La consapevolezza degli errori in medicina è molto bassa tra pazienti e cittadini: ne hanno sentito parlare, ma non sanno effettivamente che cosa sia. “Lo studio - sottolinea La Regina - ci mette davanti alla necessità di intervenire sicuramente con campagne educative e un po’ a tutti i livelli, a cominciare dalle scuole per finire, adesso con la riforma, alle case di comunità, le case della salute, che sono i punti più prossimi alla cittadinanza. Potrebbe essere utile fare dei programmi per diffondere questi concetti. Sapere che lo stesso processo mentale per cui metto il sale nel caffè al posto dello zucchero è alla base di un errore di terapia, riduce la conflittualità, riduce anche questo problema così diffuso, adesso, che è alla base delle aggressioni”. Affrontare il problema comporta un cambio di paradigma per Tartaglia. “Più che lavorare sugli incidenti, sugli errori - riflette il professore - di cui la gente parla malvolentieri, anche ovviamente chi ne è stato vittima”, paziente e operatore sanitario, “dobbiamo invece lavorare di più su cosa fare per migliorare la qualità delle cure, su quelle che sono le cosiddette buone pratiche, che devono essere adottate per elevare i livelli di sicurezza, di appropriatezza delle cure”.

Studio clinici sui farmaci: poca informazione ed errate percezioni

All'interno dell'area delle buone pratiche per la sicurezza delle cure, c’è il tema dello sviluppo dei farmaci e delle conoscenze che hanno pazienti e cittadini su queste tematiche degli studi clinici. “Mi ha sorpresa che solo una piccola percentuale, cioè la minoranza dei pazienti, tutto sommato ne ha conoscenza – commenta il direttore medico Novartis, Paola Coco - mentre, sulla popolazione generale c'è veramente una disinformazione totale, anche su aree terapeutiche note come l’oncologia. Inoltre, non solo non hanno idea di come accedere agli studi, ma sia i pazienti che i cittadini considerano rischiosi gli studi clinici e li considerino solo per una certa categoria di pazienti, cioè quelli terminali”. A questo proposito, continua Coco “abbiamo visto che, grazie all'evolversi delle cure, in realtà su varie tipologie di farmaci, di patologie, noi riusciamo veramente fare la differenza; ed è veramente un peccato che spesso la paura di un evento avverso venga poi considerata la barriera principale alle cure, come ci dicono vari studi. Ma sappiamo anche che è nelle fasi più precoci delle malattie che le terapie possono poi effettivamente fare la differenza”.

“Questa diffidenza nei confronti degli studi clinici - chiosa Tartaglia - fa parte di una diffidenza più ampia nei confronti della scienza. Lo abbiamo visto con il Covid”, e l’antidoto è l’informazione, spiegare che “se oggi non si muore più di tante malattie, questo è proprio dovuto alla ricerca”.
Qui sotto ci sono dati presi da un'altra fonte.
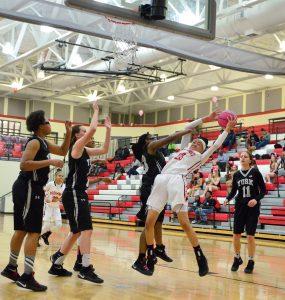 Maya Belton (23) fights for the rebound. (Photo/Ross Burton)
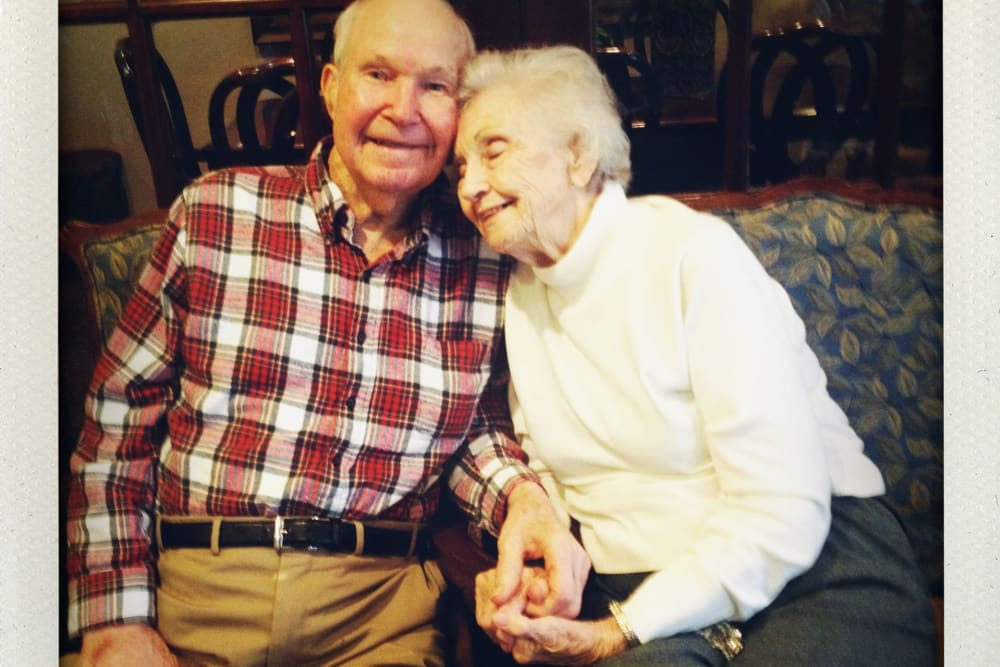 Happy resident couple snuggling at Parsons House Preston Hollow in Dallas, Texas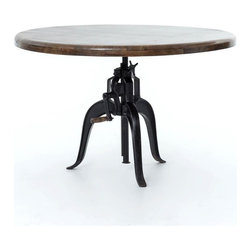 Four Hands - Rockwell Adjustable Round Dining Table - Vintage machine parts are salvaged, refurbished and given new life in this dazzling and versatile table. The crank raises and lowers the top, allowing you to adjust it for meals, games or decorative use. The top is fashioned from sustainably harvested mango wood, providing a warm, natural counterpoint to the antiqued metal base.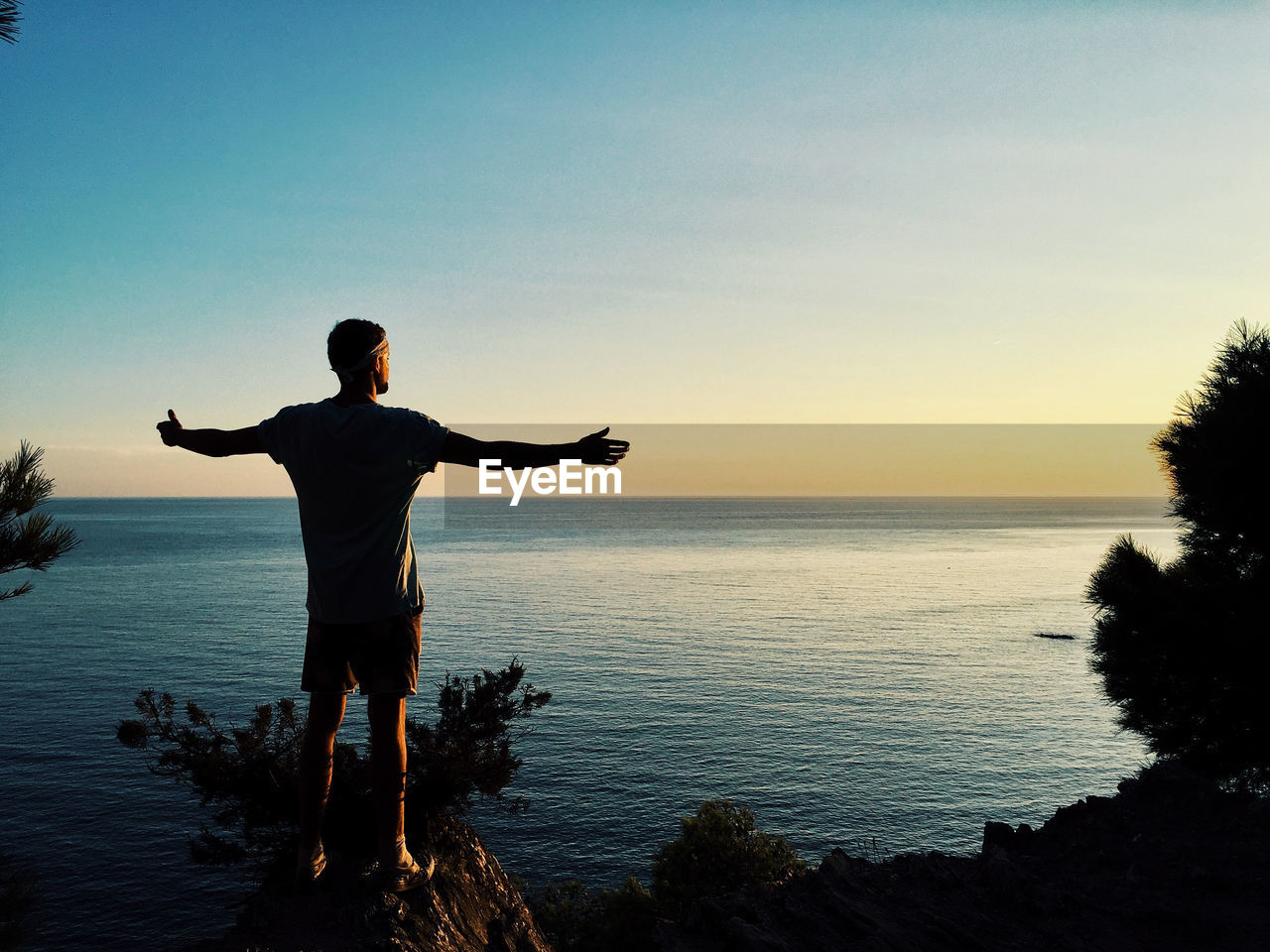 water, sky, sea, scenics - nature, standing, beauty in nature, one person, real people, leisure activity, lifestyles, sunset, human arm, tranquility, arms outstretched, limb, nature, tranquil scene, non-urban scene, horizon over water, outdoors, arms raised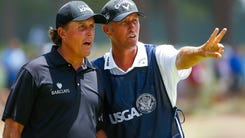 epa06042099 (FILE) - Phil Mickelson of the US (L) and his caddie Jim Mackay (R) talk on the seventh tee during the first round of the 2014 US Open Championship on the Pinehurst No. 2 course at the Pinehurst Resort and Country Club in Pinehurst, North Carolina, USA, 12 June 2014. According to joint statements Mickelson and Mackay have mutually decided to end their 25 year golfer-caddie relationship and part ways. Mickelson's younger brother Tim is expected to take up the hall of fame golfer's bag.  EPA/ANDREW GOMBERT ORG XMIT: thm01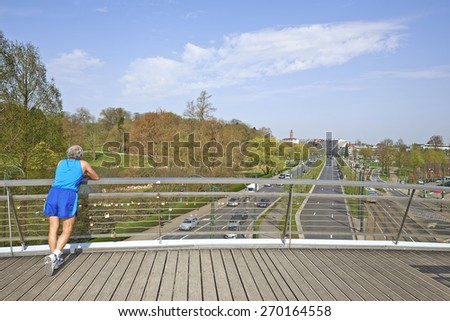 BRUSSELS, BELGIUM - APRIL 16, 2015: Senior Man Resting on the bridge at the Tervueren avenue in Brussels, Belgium. This metal pedestrian bridge overcomes the Avenue de Tervuren - stock photo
Anche in questo caso, quindi, servirebbero campagne di sensibilizzazione sulla popolazione sul fatto che uno studio clinico è in realtà un’opportunità che gli può salvare la vita.

Le buone pratiche

Buona parte dei pazienti, ultima questione sollevata dal questionario, non considera importante portare alle visite specialistiche la documentazione sui farmaci che assume, nell’erronea convinzione che ‘se vado da questo specialista, non gli interessa quello che invece prendo per quell'altro problema’. Si ha quindi “l’iper-frammentazione delle cure che genera errori - riflette La Regina - perché è invece una di quelle tipiche situazioni in cui paziente mette il medico nella condizione di sbagliare e incorrere in interazioni. Non so - prosegue - se questo verrà superato, magari con il fascicolo sanitario elettronico”. Il problema è “il tempo”, per Tartaglia. Oggi “la fretta, anche nel lavoro dei sanitari - ricorda il professore - porta ad avere sempre meno tempo per ascoltare i pazienti. E questo è di una gravità veramente importante. Vorrei anche degli operatori sanitari più attenti nell’ascoltare, perché l'ascolto è fondamentale: se il vostro medico non vi ascolta, cambiatelo, perché non va bene”. Certo, “se in un pronto soccorso mettessero personale amministrativo a svolgere alcune pratiche burocratiche, probabilmente i medici - conclude - avrebbero più tempo per i pazienti”.